The Credit CARD (Credit Card, Accountability, Responsibility, and Disclosure) Act of 2009 was signed into law on May 22, 2009 and several of the provisions went into effect on February 22nd, 2010. The law’s intent is to help protect consumers from what the Federal Reserve termed “unfair or deceptive” rate and billing practices.
Credit cards are often part of an overall debt strategy for small business owners so we’ve taken a look at what the CARD Act means for your small business.
- Business and Corporate Cards get left out in the cold. The most important thing a small business owner needs to know about the Credit CARD Act is that it doesn’t cover business and corporate credit cards. That in and of itself isn’t great news, however, the more troubling possibility is that small business card holders may now be used by the credit card companies to make up for the decline in fee and rate revenue from consumers. Read those card member notices carefully.
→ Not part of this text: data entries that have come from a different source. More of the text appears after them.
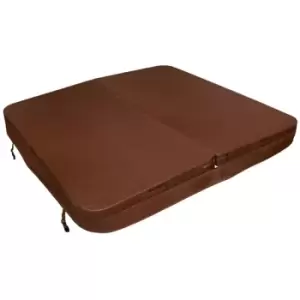Hot Tub Cover Spa Lid 2m x 2m Square Brown Hard Top Weatherproof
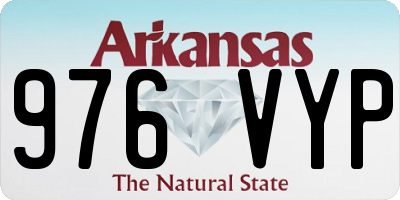 AR license plate 976VYP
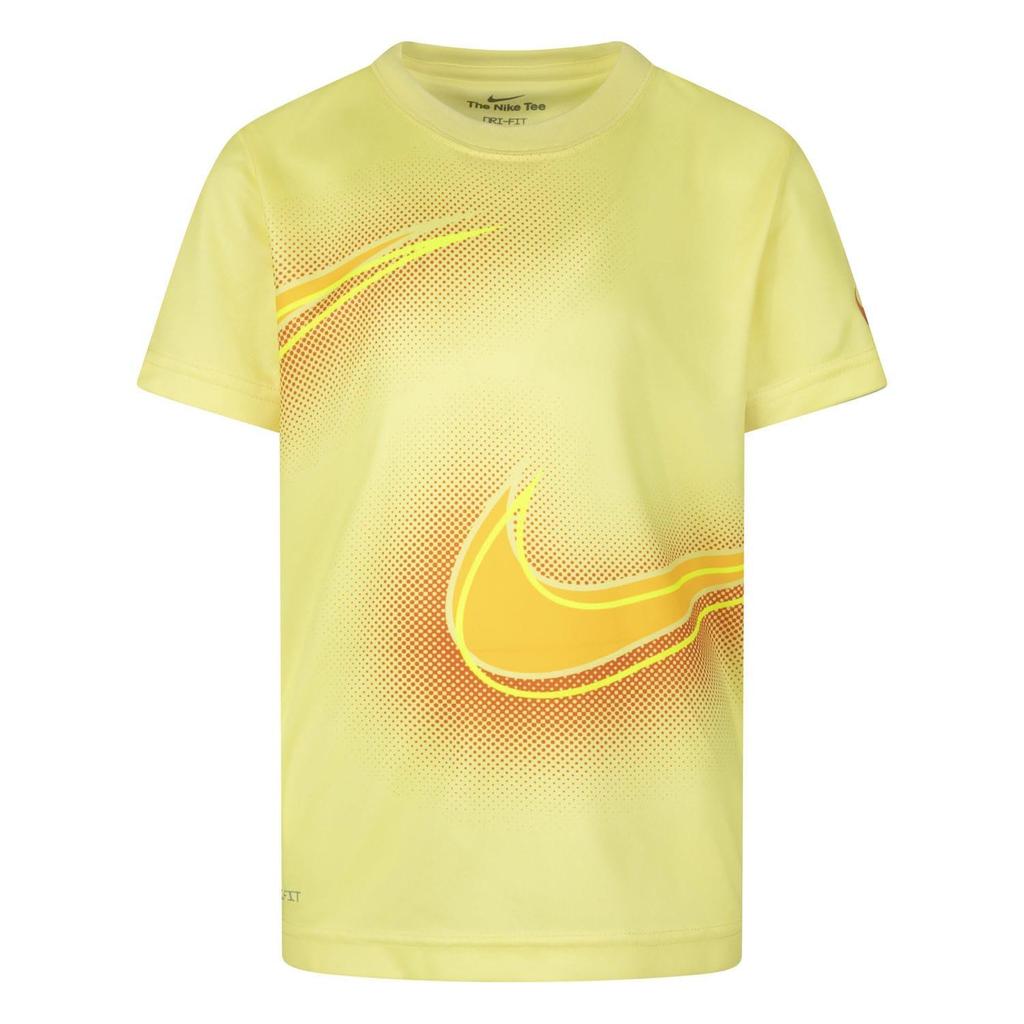 Nike Tricou cu logo suprapus pentru copii
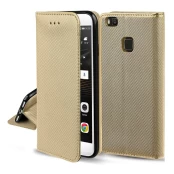 Dėklas Smart Magnet Xiaomi Redmi 12/Redmi Note 12R/Poco M6 Pro auksinis kaina
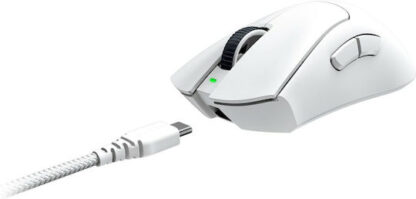 Razer Deathadder V3 Pro Ασύρματο Gaming Ποντίκι 30000 DPI Λευκό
- Watch out for increased merchant fees. One strategy that some experts anticipate credit card issuers will use to make up for lost consumer revenue is to increase the fees charged to merchants that accept credit cards. In fact, a recent report by the US Government Account Office indicates that fees are already on the rise for some card types and issuers.
- Think twice before using a personal credit card. To take advantage of the increased level of consumer protection the seemingly obvious thing to do is begin using a personal credit card for your business expenses. Before putting that next business expense on your personal card, consider these two things:
- Using a personal credit card may affect your ability to claim purchases as legitimate business expenses. Consult with your tax advisor on the best way to handle this issue.
- Additional debt on a personal credit card will likely have a negative effect on your personal credit score.
So what’s a small business owner to do?
First, if you haven’t already done so, figure out a financing strategy for your business that includes a diversified portfolio of financing options. Not all financing options are created equal. Where a short term loan may be appropriate in some cases, equipment leasing and business cash advance also have their appropriate uses.
Second, do your research. There are many small business financing options if you know where to look.